The Short Version

This blog was created to be a safe space for members of the derby world to share their experiences of rape, assault, harassment and non-sexual harassment and bullying within the community. You can reach us at info@ithappensinderby.com.

The Long Version

We realize that many members of the derby community fear that they will not be believed if they share their stories of being raped, assaulted, harassed, or bullied by other members of the community. When stories aren’t shared, everyone believes that they are alone.

You are not alone.

Those of us who started this blog have experienced rape, assault, harassment, and bullying within the derby community, and we will share our stories along with the rest of you. Some of us have heard from other members of the community who have experienced those things but have only in the last few days begun to believe that their stories could be told. We know there are countless stories that we haven’t heard, that have never been told, that you carry with you every day.

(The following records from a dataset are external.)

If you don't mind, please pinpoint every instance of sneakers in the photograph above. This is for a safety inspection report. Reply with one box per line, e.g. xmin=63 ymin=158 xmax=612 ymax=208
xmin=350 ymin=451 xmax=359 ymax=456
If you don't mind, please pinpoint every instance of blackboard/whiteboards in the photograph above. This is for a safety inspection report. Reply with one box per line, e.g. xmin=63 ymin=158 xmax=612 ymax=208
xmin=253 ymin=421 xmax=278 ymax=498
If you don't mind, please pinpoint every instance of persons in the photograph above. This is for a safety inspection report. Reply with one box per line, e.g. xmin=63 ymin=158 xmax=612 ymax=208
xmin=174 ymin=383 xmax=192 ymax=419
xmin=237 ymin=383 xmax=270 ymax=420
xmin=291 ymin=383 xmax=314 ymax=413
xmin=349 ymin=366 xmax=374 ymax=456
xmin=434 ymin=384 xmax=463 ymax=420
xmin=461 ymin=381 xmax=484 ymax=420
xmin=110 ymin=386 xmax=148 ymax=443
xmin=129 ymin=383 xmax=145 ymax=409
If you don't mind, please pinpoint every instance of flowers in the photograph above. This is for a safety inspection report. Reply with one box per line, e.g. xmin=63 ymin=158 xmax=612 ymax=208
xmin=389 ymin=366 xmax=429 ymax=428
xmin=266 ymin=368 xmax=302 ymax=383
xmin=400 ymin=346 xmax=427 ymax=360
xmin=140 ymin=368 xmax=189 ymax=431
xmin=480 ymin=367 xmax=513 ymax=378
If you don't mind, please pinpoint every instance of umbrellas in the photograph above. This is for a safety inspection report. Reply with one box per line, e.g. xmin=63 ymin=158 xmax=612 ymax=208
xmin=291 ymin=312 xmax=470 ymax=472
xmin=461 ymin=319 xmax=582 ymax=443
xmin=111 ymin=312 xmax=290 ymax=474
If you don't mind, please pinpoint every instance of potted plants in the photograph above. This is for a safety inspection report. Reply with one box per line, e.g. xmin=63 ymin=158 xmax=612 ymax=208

We believe that there is strength in community; in seeing that others have had similar experiences to you; in reading about what others have overcome. We believe that as long as we tell ourselves the lie that the derby community is a safe space while ignoring the predators who are in it with us, we will never be able to do the work necessary to create real safety. We believe that whatever harassment you have experienced, however small it may seem to you, is real and painful and important. We believe that telling painful stories, even anonymously or only to a few people, can make them easier to carry.

We recognize that sexual assault and harassment are far from the only problems in derby. While we think that these issues cover a broad range of topics – including sexism, homophobia, and transphobia – many other forms of discrimination, such as racism and ableism based on both mental and physical differences are alive and well in our community. If you need a place to tell those stories, we are here to listen to your experiences and amplify your voices. However, we want to be honest about the identities we are bringing to this project: we identify, in varying combinations, as survivors of sexual violence, members of the queer community, neurodivergent, and people with mental illnesses. We are also all white, cisgender, and able-bodied. While we stand in solidarity with those who are fighting racism, ableism, and other forms of discrimination in derby, we realize that we are not the people who should be leading those fights.

Our Story

If you go back far enough, the idea for this site began in August 2013, when one of us was raped by another roller derby official.

It began in July 2014, when, though she was not yet ready to tell her story, she filed a grievance with the WFTDA against him for multiple other instances of harassment toward both skaters and officials.

It began in May 2015, when she publicly told her story for the first time.

It began sometime in the two years since then, during which, despite bullying and ostracism, she has told her story again and again, whether people were willing to listen or not.

It began in September 2015, when some of us realized that our league was not a safe space for her or for other survivors of sexual violence and began fighting to change that fact.

It began in April 2017, when, after nearly a year of retirement, one of us heard that people she’d never even met had turned the man who’d raped her away from their events and – hoping that telling her story had made some sort of difference, however small – decided to return to roller derby.

It began on May 14, 2017, when an incident of sexual harassment at an MRDA tournament sparked discussion in many parts of the derby world and some of us decided we needed to talk – loudly and continuously and without fear – until we saw change.

It began during the days that followed, when we saw more and more conversations, both public and private, about how to create and maintain safe spaces within roller derby.

It began when we tried and failed (so far – we’re still working on it) to come up with a way to share information on sexual predators within roller derby among leagues without putting ourselves at significant legal risk.

It began when some of us were called pussies and threatened with physical violence for saying that we were made uncomfortable by the sexualized derby name of a male referee that we believe contributes to rape culture.

It began when we asked ourselves whether there might be power in giving people a place to be heard and to see that they are not alone, and whether that power might lead to change.

We see you. We support you. We believe you.